[TASK DETAILS] Repeat the records below with "deer leg" swapped for "deer limb" wherever it occurs, leaving everything else unchanged. Omit the pictures from your copy.

[TASK INPUT]
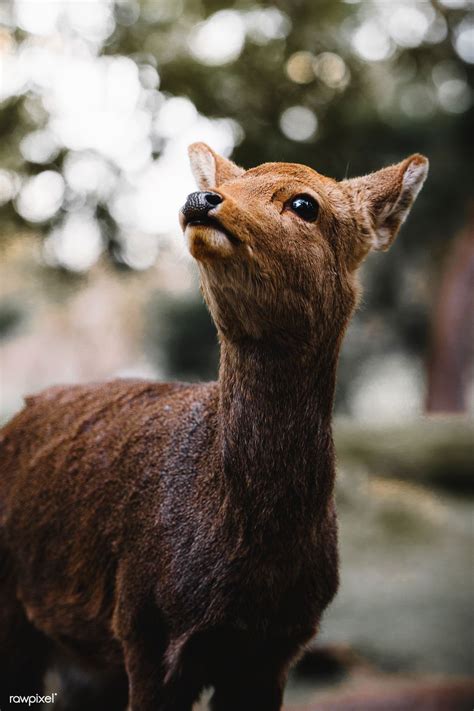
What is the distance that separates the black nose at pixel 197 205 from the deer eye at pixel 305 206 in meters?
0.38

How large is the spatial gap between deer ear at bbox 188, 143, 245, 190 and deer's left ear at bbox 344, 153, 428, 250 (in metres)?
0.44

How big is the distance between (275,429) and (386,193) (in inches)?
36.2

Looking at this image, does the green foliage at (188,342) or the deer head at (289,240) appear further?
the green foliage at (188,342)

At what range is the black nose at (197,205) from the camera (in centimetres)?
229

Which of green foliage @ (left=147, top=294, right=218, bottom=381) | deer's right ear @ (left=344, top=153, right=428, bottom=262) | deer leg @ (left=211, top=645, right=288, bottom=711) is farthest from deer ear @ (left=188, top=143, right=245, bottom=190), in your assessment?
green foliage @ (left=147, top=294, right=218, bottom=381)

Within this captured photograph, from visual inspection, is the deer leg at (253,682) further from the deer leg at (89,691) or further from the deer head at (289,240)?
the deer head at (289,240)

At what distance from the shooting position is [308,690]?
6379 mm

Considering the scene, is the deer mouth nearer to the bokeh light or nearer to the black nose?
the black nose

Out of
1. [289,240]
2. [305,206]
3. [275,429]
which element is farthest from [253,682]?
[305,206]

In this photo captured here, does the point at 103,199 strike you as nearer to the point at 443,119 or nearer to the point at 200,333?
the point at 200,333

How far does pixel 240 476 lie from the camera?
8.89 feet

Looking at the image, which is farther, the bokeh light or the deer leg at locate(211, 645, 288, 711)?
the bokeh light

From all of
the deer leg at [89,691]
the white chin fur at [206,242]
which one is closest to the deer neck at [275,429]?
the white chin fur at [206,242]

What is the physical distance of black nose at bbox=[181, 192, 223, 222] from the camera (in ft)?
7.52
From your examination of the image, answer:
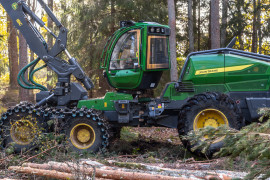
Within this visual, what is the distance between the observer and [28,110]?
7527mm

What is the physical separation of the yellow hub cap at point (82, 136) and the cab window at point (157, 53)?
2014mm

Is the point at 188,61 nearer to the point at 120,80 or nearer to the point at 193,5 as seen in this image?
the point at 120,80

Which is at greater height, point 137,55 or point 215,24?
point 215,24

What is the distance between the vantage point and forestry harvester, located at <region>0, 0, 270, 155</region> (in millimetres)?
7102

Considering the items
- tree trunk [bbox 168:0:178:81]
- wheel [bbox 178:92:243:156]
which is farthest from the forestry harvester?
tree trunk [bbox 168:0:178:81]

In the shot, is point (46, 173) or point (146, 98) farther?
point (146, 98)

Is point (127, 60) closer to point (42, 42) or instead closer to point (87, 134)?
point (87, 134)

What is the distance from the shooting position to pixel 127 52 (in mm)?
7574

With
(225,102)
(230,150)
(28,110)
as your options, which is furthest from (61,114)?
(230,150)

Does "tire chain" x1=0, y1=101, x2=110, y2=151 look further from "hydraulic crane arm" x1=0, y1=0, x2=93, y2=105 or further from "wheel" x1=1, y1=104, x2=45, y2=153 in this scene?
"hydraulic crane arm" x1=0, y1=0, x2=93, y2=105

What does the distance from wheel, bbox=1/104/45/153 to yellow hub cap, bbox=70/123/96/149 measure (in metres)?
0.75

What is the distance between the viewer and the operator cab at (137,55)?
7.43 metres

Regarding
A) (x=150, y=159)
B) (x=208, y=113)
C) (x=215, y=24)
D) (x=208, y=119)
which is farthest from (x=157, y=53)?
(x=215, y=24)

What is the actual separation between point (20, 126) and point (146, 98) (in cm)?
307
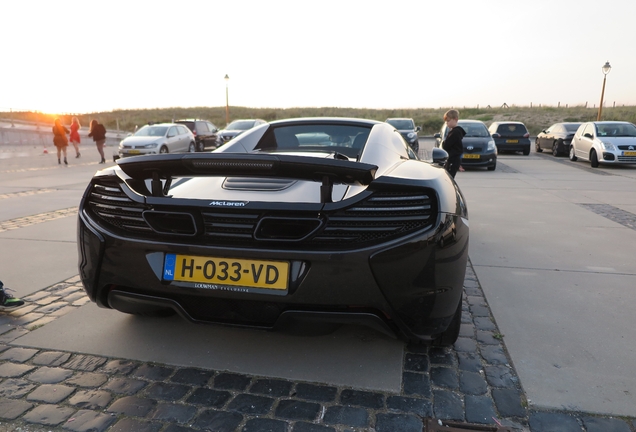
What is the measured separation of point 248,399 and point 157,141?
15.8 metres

[TASK RESULT]
What is the distance that separates the black nose at pixel 197 205 from the deer eye at pixel 305 206 in meters?
0.38

How large is the spatial gap between deer ear at bbox 188, 143, 245, 190 and deer's left ear at bbox 344, 153, 428, 250 (in metres)?
0.44

How big is the distance between (275,429) and (386,193) (in inches)?
36.2

Looking at this image, does the green foliage at (188,342) or the deer head at (289,240) appear further?
the green foliage at (188,342)

At what range is the black nose at (197,205) from the camera (in centimetres)?
229

Which of green foliage @ (left=147, top=294, right=218, bottom=381) | deer's right ear @ (left=344, top=153, right=428, bottom=262) | deer limb @ (left=211, top=645, right=288, bottom=711) is farthest from deer ear @ (left=188, top=143, right=245, bottom=190), in your assessment?
green foliage @ (left=147, top=294, right=218, bottom=381)

Within this captured photograph, from visual inspection, is the deer limb at (253,682) further from the deer limb at (89,691) or further from the deer head at (289,240)?
the deer head at (289,240)

At what distance from the shooting position is [308,690]?
6379 mm

Considering the scene, is the deer mouth nearer to the bokeh light or nearer to the black nose?
the black nose

Out of
1. [289,240]
2. [305,206]
3. [275,429]
which element is farthest from [253,682]?
[305,206]

In this photo captured here, does the point at 103,199 strike you as nearer to the point at 443,119 or nearer to the point at 200,333?
the point at 200,333

How far does pixel 240 476 lie from the camera?
8.89 feet

Looking at the image, which is farther, the bokeh light or the deer limb at locate(211, 645, 288, 711)?
the bokeh light

From all of
the deer limb at [89,691]
the white chin fur at [206,242]
which one is closest to the deer neck at [275,429]?
the white chin fur at [206,242]

What is the physical distance of black nose at bbox=[181, 192, 223, 222] from the camera (in ft)?
7.52
From your examination of the image, answer:
Within this visual, what is the distance between the observer and [28,110]?
7527mm

What is the physical separation of the yellow hub cap at point (82, 136) and the cab window at point (157, 53)?
2014mm

Is the point at 188,61 nearer to the point at 120,80 or nearer to the point at 193,5 as seen in this image?
the point at 120,80

Which is at greater height, point 137,55 or point 215,24?
point 215,24

What is the distance between the vantage point and forestry harvester, located at <region>0, 0, 270, 155</region> (in millimetres)?
7102

Considering the items
- tree trunk [bbox 168:0:178:81]
- wheel [bbox 178:92:243:156]
which is farthest from the forestry harvester?
tree trunk [bbox 168:0:178:81]

In the shot, is point (46, 173) or point (146, 98) farther?
point (146, 98)

Is point (127, 60) closer to point (42, 42) or instead closer to point (87, 134)?
point (87, 134)

What is the distance from the shooting position to pixel 127 52 (in mm)?
7574

With
(225,102)
(230,150)
(28,110)
as your options, which is furthest from (61,114)?
(230,150)

Does "tire chain" x1=0, y1=101, x2=110, y2=151 look further from "hydraulic crane arm" x1=0, y1=0, x2=93, y2=105 or further from "wheel" x1=1, y1=104, x2=45, y2=153 in this scene?
"hydraulic crane arm" x1=0, y1=0, x2=93, y2=105

What does the distance from wheel, bbox=1/104/45/153 to yellow hub cap, bbox=70/123/96/149 measure (in metres)?
0.75

What is the distance between the viewer and the operator cab at (137,55)?
7.43 metres

Regarding
A) (x=150, y=159)
B) (x=208, y=113)
C) (x=215, y=24)
D) (x=208, y=119)
which is farthest from (x=157, y=53)?
(x=215, y=24)

What is the actual separation between point (20, 126) and point (146, 98) (in cm)?
307
What is the measured separation of point 248,399 and point 157,141?
15.8 metres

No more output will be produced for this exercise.